Document

As filed with the Securities and Exchange Commission on May 17, 2017

Registration No. 333-_________

UNITED STATES
SECURITIES AND EXCHANGE COMMISSION
Washington, D.C. 20549

FORM S-8

REGISTRATION STATEMENT UNDER THE SECURITIES ACT OF 1933
Ross Stores, Inc.
(Exact name of registrant as specified in its charter)
Delaware
 
94-1390387
(State or other jurisdiction of incorporation or organization)
 
(I.R.S. Employer Identification No.)
 
5130 Hacienda Drive, Dublin, California
 
94568-7579
(Address of principal executive offices)
 
(Zip Code)

Ross Stores, Inc. 2017 Equity Incentive Plan
(Full title of the plan)

Michael Hartshorn, Group Senior Vice President, Chief Financial Officer
Ross Stores, Inc.
5130 Hacienda Drive
Dublin, California 94568
(925) 965-4400
(Name, address and telephone number, including area code, of agent for service)

With a copy to:
Brad Rock, Esq.
DLA Piper LLP (US)
555 Mission Street, Suite 2400
San Francisco, California 94105
(415) 836-2500
       
Indicate by check mark whether the registrant is a large accelerated filer, an accelerated filer, a non-accelerated filer, or a smaller reporting company. See the definitions of “large accelerated filer,” “accelerated filer” and “smaller reporting company” in Rule 12b-2 of the Exchange Act.

Data provided:
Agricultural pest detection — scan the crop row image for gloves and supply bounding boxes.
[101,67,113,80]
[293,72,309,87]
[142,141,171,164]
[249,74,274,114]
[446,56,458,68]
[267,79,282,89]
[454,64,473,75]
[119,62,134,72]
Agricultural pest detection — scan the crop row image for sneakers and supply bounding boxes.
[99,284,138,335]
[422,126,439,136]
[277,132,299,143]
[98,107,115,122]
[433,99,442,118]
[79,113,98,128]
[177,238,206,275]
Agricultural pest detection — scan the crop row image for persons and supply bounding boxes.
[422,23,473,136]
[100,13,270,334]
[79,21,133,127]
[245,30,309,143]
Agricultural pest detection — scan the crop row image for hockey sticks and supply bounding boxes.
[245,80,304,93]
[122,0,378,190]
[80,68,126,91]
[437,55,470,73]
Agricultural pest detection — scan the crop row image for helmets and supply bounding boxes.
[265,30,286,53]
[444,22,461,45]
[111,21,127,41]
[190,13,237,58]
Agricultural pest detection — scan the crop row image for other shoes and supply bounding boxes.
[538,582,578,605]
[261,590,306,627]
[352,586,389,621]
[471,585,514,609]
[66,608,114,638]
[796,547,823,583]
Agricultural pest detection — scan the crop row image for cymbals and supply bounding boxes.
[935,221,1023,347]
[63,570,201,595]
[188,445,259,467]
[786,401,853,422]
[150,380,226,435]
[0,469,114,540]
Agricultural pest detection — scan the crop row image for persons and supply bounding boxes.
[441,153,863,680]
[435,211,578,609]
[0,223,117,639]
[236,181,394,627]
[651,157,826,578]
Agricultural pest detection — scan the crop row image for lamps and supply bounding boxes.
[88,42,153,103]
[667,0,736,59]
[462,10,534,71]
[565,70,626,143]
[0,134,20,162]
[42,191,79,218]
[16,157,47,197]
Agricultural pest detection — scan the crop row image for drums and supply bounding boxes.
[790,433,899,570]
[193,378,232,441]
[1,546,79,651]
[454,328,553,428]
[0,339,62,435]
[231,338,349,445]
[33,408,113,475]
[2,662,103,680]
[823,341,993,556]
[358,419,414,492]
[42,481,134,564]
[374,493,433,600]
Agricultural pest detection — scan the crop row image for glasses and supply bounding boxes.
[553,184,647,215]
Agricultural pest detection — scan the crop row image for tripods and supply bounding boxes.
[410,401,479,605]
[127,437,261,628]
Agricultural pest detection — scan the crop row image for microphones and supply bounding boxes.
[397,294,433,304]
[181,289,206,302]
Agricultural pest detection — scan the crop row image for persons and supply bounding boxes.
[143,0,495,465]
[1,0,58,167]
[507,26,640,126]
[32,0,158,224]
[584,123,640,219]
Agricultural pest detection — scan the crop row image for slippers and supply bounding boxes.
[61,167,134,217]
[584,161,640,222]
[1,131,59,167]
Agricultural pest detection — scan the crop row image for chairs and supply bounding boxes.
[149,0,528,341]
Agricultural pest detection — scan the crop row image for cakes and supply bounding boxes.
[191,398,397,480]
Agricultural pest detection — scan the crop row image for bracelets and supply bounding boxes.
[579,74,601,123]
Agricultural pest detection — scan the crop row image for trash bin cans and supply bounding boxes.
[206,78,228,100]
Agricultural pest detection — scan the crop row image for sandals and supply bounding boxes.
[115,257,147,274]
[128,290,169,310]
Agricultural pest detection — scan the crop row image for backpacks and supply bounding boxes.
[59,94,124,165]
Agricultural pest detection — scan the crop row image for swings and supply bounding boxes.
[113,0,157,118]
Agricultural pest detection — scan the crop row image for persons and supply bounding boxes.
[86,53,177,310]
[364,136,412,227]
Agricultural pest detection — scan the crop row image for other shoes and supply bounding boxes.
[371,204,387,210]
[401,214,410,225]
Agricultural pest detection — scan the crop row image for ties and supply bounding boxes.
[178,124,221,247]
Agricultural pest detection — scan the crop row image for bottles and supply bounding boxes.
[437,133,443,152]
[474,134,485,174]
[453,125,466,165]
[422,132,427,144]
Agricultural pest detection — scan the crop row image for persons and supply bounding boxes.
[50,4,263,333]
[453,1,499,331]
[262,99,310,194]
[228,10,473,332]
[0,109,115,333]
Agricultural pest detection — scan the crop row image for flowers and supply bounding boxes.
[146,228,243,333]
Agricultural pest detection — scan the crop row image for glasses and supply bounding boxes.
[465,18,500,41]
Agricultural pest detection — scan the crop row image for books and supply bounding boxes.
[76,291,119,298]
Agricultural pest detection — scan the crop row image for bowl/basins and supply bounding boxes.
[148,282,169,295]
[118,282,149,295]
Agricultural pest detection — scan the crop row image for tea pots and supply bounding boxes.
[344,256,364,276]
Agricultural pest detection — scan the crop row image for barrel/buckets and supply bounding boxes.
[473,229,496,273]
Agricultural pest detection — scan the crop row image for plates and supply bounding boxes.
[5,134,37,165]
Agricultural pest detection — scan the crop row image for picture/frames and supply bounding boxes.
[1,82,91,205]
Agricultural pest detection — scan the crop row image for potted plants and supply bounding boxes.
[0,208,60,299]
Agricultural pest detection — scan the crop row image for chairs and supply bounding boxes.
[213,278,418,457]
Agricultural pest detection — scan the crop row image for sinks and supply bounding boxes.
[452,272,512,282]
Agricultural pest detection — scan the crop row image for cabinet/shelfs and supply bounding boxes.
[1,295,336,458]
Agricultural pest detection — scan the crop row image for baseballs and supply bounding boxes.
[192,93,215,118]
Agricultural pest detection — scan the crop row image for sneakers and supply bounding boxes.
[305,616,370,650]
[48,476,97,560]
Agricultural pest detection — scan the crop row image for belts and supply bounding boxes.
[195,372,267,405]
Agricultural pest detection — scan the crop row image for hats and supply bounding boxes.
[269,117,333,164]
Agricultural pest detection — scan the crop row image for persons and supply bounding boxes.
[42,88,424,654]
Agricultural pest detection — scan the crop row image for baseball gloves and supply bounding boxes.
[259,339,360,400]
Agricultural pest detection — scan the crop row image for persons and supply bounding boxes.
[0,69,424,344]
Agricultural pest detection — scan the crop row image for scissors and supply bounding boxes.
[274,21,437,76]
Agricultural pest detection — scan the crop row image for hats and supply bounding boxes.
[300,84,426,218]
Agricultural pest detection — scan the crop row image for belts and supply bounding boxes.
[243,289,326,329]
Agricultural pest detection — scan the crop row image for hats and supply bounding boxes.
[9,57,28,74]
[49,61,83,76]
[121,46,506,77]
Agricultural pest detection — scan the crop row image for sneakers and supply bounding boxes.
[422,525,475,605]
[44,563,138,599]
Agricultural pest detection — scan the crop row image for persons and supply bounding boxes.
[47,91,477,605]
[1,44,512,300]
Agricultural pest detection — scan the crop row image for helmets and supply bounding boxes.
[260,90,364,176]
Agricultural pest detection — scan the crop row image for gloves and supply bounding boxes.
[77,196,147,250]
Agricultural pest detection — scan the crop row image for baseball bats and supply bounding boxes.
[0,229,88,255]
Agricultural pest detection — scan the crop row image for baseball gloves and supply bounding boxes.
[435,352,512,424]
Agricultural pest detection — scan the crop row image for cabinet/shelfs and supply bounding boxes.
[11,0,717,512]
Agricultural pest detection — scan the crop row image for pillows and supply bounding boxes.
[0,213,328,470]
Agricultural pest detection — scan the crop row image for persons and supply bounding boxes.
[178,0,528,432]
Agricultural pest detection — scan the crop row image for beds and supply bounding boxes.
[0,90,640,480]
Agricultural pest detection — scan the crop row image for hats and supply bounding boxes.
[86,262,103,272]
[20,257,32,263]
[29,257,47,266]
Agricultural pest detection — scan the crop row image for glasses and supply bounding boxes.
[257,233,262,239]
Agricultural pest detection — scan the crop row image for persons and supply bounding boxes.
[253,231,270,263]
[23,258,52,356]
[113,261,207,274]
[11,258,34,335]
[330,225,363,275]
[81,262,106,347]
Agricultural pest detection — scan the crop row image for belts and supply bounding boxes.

To be done:
(a) What is the full title of the plan named on the Form S-8 cover page?
(b) Write out the part of the Form S-8 cover page that opens with the words containing "Michael Hartshorn, Group" and closes with "agent for service)".
(c) The Form S-8 cover page asks the registrant to indicate its filer category by check mark. What is the registrant told to consult for this step, and why?
The data are separate material, apart from the Form S-8 cover page.

Per-task answers:
(a) Ross Stores, Inc. 2017 Equity Incentive Plan

(b)
Michael Hartshorn, Group Senior Vice President, Chief Financial Officer
Ross Stores, Inc.
5130 Hacienda Drive
Dublin, California 94568
(925) 965-4400
(Name, address and telephone number, including area code, of agent for service)

(c) The registrant must check whether it is a large accelerated filer, an accelerated filer, a non-accelerated filer, or a smaller reporting company. It is directed to Rule 12b-2 of the Exchange Act because the definitions of "large accelerated filer," "accelerated filer," and "smaller reporting company" appear there.